A one-month course at the Polytechnic Institute of Battambang provided Man Phumrin with a job and the skills he says will ensure he never again has to sneak across the border to Thailand in search of work.
When Man Phumrin was trafficked into Thailand, his first month’s salary covered the cost the smugglers charged his employer in Samut Prakan.
When he returned a year later, police patrolling the train from Bangkok to the border asked to see his passport. Man Phumrin didn’t have one, so they pocketed his meagre savings.
“When I worked in Thailand, I never had a day off. It was so expensive, I could save only a little, and even then the police took that from me,” he said.
Now he’s a chef at a restaurant in Battambang, earning more than he made in Thailand and receiving free room and board. If the restaurant closed, he said, he was confident he’d easily find another job.
Man Phumrin is among those benefiting from a shift in Cambodia’s education system, under which the Ministry of Labour and Vocational Training was pushing for more vocational training to match emerging opportunities in the labour market and providing those living in rural areas with greater access to vocational training to reduce their poverty, Tung Sopheap, a ministry official overseeing the vocat-ional education strengthening project, said yesterday.
This included the introduction of one-month training classes in trades, and village-based classes for young people who had dropped out of school that allowed them to re-enter state-run polytechnic institutes, Tung Sopheap said.
The construction of two new provincial training centres had been completed and bidding was under way for constructtion of five more, officials said.
The shift will also see five provincial polytechnic centres upgraded to regional ones, the development of a more practical curriculum and greater involvement of the private sector in vocational training, Labor Ministry Secretary of State Pich Sophoan said on Wednesday.
He was speaking at a press conference on the national drive to strengthen vocational training, which included the introduction of the first set of national standards on vocational training.
The competency standards had been developed by national and international experts with help from industrial advisory groups, officials said.
“What we are aiming for is a shift from selling labour to selling skills,” Pich Sophoan said. “If we can increase vocational training, there will be less incentive to go abroad to sell labour,” he said, adding that skilled workers would be less likely to be exploited.
He also pointed out that there were about 35,000 university graduates a year but only about 1,000 entering the workforce with formal, certified vocational skills. Foreign investors eyeing Cambodia to set up light manufacturing plants and food-processing ventures had pointed to the lack of a skilled workplace as a disincentive, he said.
Pich Sophoan compared Cambodia’s educational system to an inverted triangle, which produced an excess of graduates with business, English and accounting degrees, but left a critical shortage of workers certified with skills in construction, mechanics and information and communications technology.
Putu Kamayana, country director of the Asian Development Bank, said the ADB and the ministry had identified rural youths who had dropped out of school as a pool of untapped labour that could fill the skills gap.

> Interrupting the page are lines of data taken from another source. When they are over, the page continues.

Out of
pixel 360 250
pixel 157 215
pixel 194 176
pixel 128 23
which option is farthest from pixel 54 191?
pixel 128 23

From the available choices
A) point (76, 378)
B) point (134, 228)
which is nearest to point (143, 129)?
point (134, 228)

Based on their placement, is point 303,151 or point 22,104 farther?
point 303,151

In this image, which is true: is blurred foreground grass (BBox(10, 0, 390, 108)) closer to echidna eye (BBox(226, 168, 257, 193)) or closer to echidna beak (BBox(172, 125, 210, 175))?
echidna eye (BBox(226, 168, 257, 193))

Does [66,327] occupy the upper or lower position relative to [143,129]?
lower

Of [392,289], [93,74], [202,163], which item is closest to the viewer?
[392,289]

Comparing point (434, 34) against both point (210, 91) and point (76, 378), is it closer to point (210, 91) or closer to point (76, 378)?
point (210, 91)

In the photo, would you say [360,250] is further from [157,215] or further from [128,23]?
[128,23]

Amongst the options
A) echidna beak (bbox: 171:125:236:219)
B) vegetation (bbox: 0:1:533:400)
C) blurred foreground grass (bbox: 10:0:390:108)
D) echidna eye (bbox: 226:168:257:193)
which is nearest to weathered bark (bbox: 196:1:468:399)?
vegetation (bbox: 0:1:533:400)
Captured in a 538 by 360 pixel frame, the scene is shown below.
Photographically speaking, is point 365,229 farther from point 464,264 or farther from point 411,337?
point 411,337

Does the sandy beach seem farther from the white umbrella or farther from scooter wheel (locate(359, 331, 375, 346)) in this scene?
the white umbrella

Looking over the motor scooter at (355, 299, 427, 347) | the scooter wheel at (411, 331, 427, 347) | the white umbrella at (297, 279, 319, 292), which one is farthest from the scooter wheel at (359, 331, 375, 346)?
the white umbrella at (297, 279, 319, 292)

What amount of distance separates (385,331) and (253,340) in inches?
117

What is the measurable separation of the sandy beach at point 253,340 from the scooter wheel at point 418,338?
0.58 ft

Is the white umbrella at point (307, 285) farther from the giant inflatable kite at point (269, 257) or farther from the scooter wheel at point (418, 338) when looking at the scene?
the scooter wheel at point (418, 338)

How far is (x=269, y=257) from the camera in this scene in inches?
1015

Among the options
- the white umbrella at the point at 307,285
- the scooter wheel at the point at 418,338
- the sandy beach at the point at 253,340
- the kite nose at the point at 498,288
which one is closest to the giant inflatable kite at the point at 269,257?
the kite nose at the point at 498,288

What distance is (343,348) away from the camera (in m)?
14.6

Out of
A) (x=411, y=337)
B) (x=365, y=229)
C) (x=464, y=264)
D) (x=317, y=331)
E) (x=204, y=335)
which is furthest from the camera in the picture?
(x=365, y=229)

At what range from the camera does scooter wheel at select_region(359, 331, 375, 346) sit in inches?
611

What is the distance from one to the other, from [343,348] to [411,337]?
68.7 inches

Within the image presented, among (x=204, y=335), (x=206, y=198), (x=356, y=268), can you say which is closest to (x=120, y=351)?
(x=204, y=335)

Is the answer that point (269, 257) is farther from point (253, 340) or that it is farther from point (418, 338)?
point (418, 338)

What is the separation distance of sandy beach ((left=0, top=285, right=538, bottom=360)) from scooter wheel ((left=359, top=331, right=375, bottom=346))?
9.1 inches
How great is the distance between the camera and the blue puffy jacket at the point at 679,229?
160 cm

A new skills-bridging project – which has been introduced in Battambang, Kampot and Phnom Penh – allows them a second chance to enter the country’s polytechnic institutes, which require entrants to have passed Grade Nine before they can sit the exam.
Kamayana said that in addition to filling the skills gap, the project would create “an opportunity to alleviate the root causes of poverty and exploitation”. “It’s a virtuous circle,” he said, adding that the ADB was in talks with the Japanese and Korean governments, the World Bank and USAID to increase funding and technical assistance to strengthen the country’s technical and vocational training system.
A deepening of the agriculture industry would lead to more food-processing and packaging plants, primarily located in provincial towns, and improved transport infrastructure regionally would result in greater exports, Kamayana said. Light manufacturing was likely to take off over the next five years due the country’s location, relatively business-friendly environment, dollarised economy and the declining cost of electricity that would follow once hydroelectric and other power projects came on stream, he said.
Sam Sideth Dy, an education specialist at the ADB, said technical and vocational training was a “quick way to reduce poverty”. The idea behind the skills-bridging project was “to create a model that can be used nationwide and is acceptable to the labour ministry”, he said.
Sam Sideth Dy also said the boom in private universities, and their marketing strategies, had confused young people into thinking that the degrees they received would be tickets to high-paying jobs.
Private universities, he said, were not responsive to the labour market, whereas vocational training was impeded by a dearth of marketing.
“There is something wrong in the messaging here.”